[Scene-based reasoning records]
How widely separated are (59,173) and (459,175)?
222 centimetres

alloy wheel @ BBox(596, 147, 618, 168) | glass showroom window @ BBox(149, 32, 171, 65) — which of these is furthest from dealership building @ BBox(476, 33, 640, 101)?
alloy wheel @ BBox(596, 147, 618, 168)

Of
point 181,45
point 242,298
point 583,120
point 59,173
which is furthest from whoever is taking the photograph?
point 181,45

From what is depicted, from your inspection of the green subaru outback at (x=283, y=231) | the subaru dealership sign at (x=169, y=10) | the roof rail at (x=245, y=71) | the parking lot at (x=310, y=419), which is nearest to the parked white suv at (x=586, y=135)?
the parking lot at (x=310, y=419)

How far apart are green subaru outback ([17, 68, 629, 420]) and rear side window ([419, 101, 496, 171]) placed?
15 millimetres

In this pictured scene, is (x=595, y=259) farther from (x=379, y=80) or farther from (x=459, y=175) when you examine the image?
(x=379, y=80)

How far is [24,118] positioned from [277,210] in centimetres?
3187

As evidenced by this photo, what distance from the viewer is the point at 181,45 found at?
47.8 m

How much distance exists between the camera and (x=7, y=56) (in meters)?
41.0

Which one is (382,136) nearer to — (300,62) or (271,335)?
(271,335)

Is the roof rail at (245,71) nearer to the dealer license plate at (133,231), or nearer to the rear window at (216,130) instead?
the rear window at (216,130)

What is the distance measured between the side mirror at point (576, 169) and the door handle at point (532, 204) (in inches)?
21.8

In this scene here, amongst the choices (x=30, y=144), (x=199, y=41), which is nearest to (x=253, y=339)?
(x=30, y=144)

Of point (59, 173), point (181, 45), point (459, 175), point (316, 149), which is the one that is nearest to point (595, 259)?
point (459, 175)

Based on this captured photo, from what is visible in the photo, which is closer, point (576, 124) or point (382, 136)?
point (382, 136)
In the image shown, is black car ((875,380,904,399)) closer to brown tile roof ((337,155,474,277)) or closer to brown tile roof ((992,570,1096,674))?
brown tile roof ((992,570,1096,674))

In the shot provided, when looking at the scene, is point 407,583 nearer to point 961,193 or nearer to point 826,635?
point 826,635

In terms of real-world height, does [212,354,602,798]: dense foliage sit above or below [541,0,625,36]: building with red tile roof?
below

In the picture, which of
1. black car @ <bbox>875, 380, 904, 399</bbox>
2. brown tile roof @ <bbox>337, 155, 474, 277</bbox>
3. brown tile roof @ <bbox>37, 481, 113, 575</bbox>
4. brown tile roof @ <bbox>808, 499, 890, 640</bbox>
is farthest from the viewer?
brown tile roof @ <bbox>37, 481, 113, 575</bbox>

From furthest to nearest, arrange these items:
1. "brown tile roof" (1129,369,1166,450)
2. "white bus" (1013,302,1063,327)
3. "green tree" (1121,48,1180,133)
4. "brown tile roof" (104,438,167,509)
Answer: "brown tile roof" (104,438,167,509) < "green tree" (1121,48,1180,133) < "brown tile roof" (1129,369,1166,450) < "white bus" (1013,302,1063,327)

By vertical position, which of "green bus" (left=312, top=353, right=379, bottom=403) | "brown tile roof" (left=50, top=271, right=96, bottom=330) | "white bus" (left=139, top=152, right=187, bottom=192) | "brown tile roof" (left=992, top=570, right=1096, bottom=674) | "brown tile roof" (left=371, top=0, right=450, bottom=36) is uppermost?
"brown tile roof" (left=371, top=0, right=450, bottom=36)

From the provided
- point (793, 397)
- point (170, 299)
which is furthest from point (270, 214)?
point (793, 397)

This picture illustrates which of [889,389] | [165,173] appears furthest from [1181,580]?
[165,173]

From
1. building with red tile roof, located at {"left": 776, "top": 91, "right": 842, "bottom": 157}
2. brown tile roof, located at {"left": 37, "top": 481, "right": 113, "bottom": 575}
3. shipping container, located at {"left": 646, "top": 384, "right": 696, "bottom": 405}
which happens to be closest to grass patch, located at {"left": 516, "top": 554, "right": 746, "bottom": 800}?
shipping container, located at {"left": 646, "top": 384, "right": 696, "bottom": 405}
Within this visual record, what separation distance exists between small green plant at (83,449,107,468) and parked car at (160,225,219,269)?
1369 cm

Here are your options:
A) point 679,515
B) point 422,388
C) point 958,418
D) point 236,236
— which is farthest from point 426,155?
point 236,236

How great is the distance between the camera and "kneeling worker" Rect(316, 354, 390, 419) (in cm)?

= THE EXERCISE =
Copy every entry above verbatim, line by line.

= SOLUTION TO THE PROBLEM =
How widely separated are (59,173) and (459,175)?
222 centimetres

alloy wheel @ BBox(596, 147, 618, 168) | glass showroom window @ BBox(149, 32, 171, 65) — which of these is furthest from dealership building @ BBox(476, 33, 640, 101)?
alloy wheel @ BBox(596, 147, 618, 168)

Of
point 181,45
point 242,298
point 583,120
point 59,173
which is furthest from whoever is taking the photograph?
point 181,45

From what is depicted, from your inspection of the green subaru outback at (x=283, y=231) | the subaru dealership sign at (x=169, y=10) | the roof rail at (x=245, y=71) | the parking lot at (x=310, y=419), which is nearest to the parked white suv at (x=586, y=135)?
the parking lot at (x=310, y=419)

How far apart are green subaru outback ([17, 68, 629, 420]) and rear side window ([419, 101, 496, 171]) placed?
15 millimetres

In this pictured scene, is (x=595, y=259) farther from (x=379, y=80) or farther from (x=459, y=175) when you examine the image?
(x=379, y=80)

How far is [24,118] positioned from [277,210] in centimetres?
3187

As evidenced by this photo, what distance from the viewer is the point at 181,45 found at?
47.8 m

How much distance exists between the camera and (x=7, y=56) (in meters)?
41.0

Which one is (382,136) nearer to — (300,62) or (271,335)?
(271,335)

Is the roof rail at (245,71) nearer to the dealer license plate at (133,231), or nearer to the rear window at (216,130) instead?
the rear window at (216,130)

What is the distance measured between the side mirror at point (576, 169) and the door handle at point (532, 204) (in inches)?
21.8

In this scene here, amongst the choices (x=30, y=144), (x=199, y=41), which is nearest to (x=253, y=339)?
(x=30, y=144)

Of point (59, 173), point (181, 45), point (459, 175), point (316, 149), which is the one that is nearest to point (595, 259)?
point (459, 175)

Based on this captured photo, from what is visible in the photo, which is closer, point (576, 124) or point (382, 136)?
point (382, 136)
In the image shown, is black car ((875,380,904,399)) closer to brown tile roof ((337,155,474,277)) or closer to brown tile roof ((992,570,1096,674))?
brown tile roof ((992,570,1096,674))

In the shot provided, when looking at the scene, is point 407,583 nearer to point 961,193 or nearer to point 826,635?
point 826,635

In terms of real-world height, does [212,354,602,798]: dense foliage sit above or below [541,0,625,36]: building with red tile roof?
below

In the picture, which of
1. black car @ <bbox>875, 380, 904, 399</bbox>
2. brown tile roof @ <bbox>337, 155, 474, 277</bbox>
3. brown tile roof @ <bbox>37, 481, 113, 575</bbox>
4. brown tile roof @ <bbox>808, 499, 890, 640</bbox>
is farthest from the viewer?
brown tile roof @ <bbox>37, 481, 113, 575</bbox>

From furthest to nearest, arrange these items:
1. "brown tile roof" (1129,369,1166,450)
2. "white bus" (1013,302,1063,327)
3. "green tree" (1121,48,1180,133)
4. "brown tile roof" (104,438,167,509)
Answer: "brown tile roof" (104,438,167,509) < "green tree" (1121,48,1180,133) < "brown tile roof" (1129,369,1166,450) < "white bus" (1013,302,1063,327)

By vertical position, which of "green bus" (left=312, top=353, right=379, bottom=403) | "brown tile roof" (left=50, top=271, right=96, bottom=330) | "white bus" (left=139, top=152, right=187, bottom=192) | "brown tile roof" (left=992, top=570, right=1096, bottom=674) | "brown tile roof" (left=371, top=0, right=450, bottom=36) is uppermost?
"brown tile roof" (left=371, top=0, right=450, bottom=36)

From the provided
- point (793, 397)
- point (170, 299)
which is furthest from point (270, 214)?
point (793, 397)

This picture illustrates which of [889,389] | [165,173] appears furthest from [1181,580]?
[165,173]

From
1. building with red tile roof, located at {"left": 776, "top": 91, "right": 842, "bottom": 157}
2. brown tile roof, located at {"left": 37, "top": 481, "right": 113, "bottom": 575}
3. shipping container, located at {"left": 646, "top": 384, "right": 696, "bottom": 405}
which happens to be closest to grass patch, located at {"left": 516, "top": 554, "right": 746, "bottom": 800}?
shipping container, located at {"left": 646, "top": 384, "right": 696, "bottom": 405}
Within this visual record, what separation distance exists between small green plant at (83,449,107,468) and parked car at (160,225,219,269)?
1369 cm

Here are your options:
A) point 679,515
B) point 422,388
C) point 958,418
D) point 236,236
— which is farthest from point 426,155?
point 236,236

How great is the distance between the camera and "kneeling worker" Rect(316, 354, 390, 419) (in cm)?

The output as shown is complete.